Fig. 1 is a partially enlarged horizontal cross-sectional view of an objective operating device to which the present invention is applied, Fig. 2 is an overall side view of the fiberscope, Fig. 3 is an enlarged vertical cross-sectional view of the front end portion of the fiberscope, and Fig. 4 is an enlarged longitudinal cross-sectional view of the front end portion of the fiberscope. An enlarged vertical cross-sectional view of the grip, Fig. 5 is a cross-sectional view of Fig. 4, and Fig.
The figure is a detailed sectional view of the part shown in Fig. 5, and Fig. 7 is a detailed sectional view of the part shown in Fig. 6.
Figure 8 is a top view of the locking sleeve, Figure 8 is an exploded perspective view of the reel rotation range regulating mechanism, and Figure 9 is a top view of the locking sleeve.
An enlarged partial view of the part shown in the figure, FIG. 10 is a sectional view of FIG. 1, FIG. 10 is a sectional view of the stopper ring of FIG. 8, and FIG. 11 is a longitudinal section showing a modification of the stopper ring It is a diagram. 1...Grip, 2...Connection tube, 2a...

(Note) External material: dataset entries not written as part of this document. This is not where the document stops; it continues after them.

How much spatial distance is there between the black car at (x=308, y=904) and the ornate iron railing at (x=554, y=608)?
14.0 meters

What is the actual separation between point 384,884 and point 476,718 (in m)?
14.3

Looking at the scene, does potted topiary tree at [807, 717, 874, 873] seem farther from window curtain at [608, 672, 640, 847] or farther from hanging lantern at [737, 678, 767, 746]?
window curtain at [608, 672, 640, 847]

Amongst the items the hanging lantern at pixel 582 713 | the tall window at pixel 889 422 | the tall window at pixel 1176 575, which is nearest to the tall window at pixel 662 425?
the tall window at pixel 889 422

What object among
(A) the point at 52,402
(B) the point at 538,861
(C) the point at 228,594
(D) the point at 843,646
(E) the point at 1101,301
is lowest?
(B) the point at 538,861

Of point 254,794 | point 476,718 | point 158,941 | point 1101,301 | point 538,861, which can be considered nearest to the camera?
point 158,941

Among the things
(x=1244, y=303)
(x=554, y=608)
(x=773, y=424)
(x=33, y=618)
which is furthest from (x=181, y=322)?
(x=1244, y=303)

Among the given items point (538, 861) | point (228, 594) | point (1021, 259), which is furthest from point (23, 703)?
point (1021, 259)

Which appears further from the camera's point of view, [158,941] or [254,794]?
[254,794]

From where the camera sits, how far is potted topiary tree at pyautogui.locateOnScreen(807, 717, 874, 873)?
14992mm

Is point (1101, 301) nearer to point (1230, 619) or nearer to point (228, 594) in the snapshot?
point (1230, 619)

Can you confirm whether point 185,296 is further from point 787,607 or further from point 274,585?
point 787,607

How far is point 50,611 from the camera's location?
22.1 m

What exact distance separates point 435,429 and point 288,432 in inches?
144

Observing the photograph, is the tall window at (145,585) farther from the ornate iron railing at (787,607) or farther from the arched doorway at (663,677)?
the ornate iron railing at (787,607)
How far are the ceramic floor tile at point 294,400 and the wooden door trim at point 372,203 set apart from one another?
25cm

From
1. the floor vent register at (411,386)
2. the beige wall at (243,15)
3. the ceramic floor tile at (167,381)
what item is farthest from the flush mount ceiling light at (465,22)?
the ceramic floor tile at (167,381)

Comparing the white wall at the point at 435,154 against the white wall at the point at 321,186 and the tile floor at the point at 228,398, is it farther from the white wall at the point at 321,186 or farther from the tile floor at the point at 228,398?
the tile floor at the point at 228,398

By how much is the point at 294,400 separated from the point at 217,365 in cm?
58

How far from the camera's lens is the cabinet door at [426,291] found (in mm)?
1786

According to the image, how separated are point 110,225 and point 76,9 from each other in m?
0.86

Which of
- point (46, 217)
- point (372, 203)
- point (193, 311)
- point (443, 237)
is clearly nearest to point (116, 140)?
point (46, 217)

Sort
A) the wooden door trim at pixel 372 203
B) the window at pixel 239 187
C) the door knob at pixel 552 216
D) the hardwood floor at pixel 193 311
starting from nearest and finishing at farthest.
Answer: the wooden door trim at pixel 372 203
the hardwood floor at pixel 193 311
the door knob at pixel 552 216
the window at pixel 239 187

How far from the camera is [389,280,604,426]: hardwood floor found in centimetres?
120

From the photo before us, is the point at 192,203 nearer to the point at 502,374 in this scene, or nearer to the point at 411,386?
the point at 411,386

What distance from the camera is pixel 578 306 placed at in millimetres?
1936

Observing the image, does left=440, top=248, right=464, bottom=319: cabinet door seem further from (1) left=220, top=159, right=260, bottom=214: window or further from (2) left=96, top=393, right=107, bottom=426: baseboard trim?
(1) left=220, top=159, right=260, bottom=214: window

...flexible part, 3...objective part, 5...eyepiece part, 15,
16... Wire, 50, 51... Sleeve, 5
8, 60... O-ring, 28, 29... Rotating shaft,
31, 32... Winding reel.

Claims (1)

[Claims] 1 Operation of the objective part of a fiberscope in which a flexible part that can be bent freely is formed in the connecting tube that connects the objective part and the grip, and the flexible part is bent by pulling a manipulation wire that engages with the tip end side of the flexible part. In the device, a rotating shaft having a handle is rotatably supported by a grip, a wire take-up reel rotatably fitted to the rotating shaft, and a wire winding reel that is movable in the axial direction and fixed in the rotational direction with respect to the rotating shaft. A clutch ring and a sleeve that is screwed onto the rotating shaft are arranged in sequence in the axial direction, and dog teeth that can freely mesh are formed between the clutch ring and the reel, and a clutch spring moves the clutch ring to a non-meshing position. energizes the sleeve, clutch ring,
A take-up reel and a clutch spring constitute a clutch mechanism for intermittent winding drive force, the sleeve is brought into contact with the clutch ring, an elastic ring is fitted into the outer circumferential groove of the sleeve, and the elastic ring is rotated to a predetermined rotational torque or higher. The sleeve is pressed against the inner circumferential wall of the grip so as to slide in the rotational direction, and the rotation of the rotating shaft in one direction moves the sleeve in the axial direction toward the clutch ring, engaging the dog teeth, and subsequently rotating the take-up reel. 1. An objective part operating device for a fiberscope, characterized in that the objective part operating device is adapted to be operated.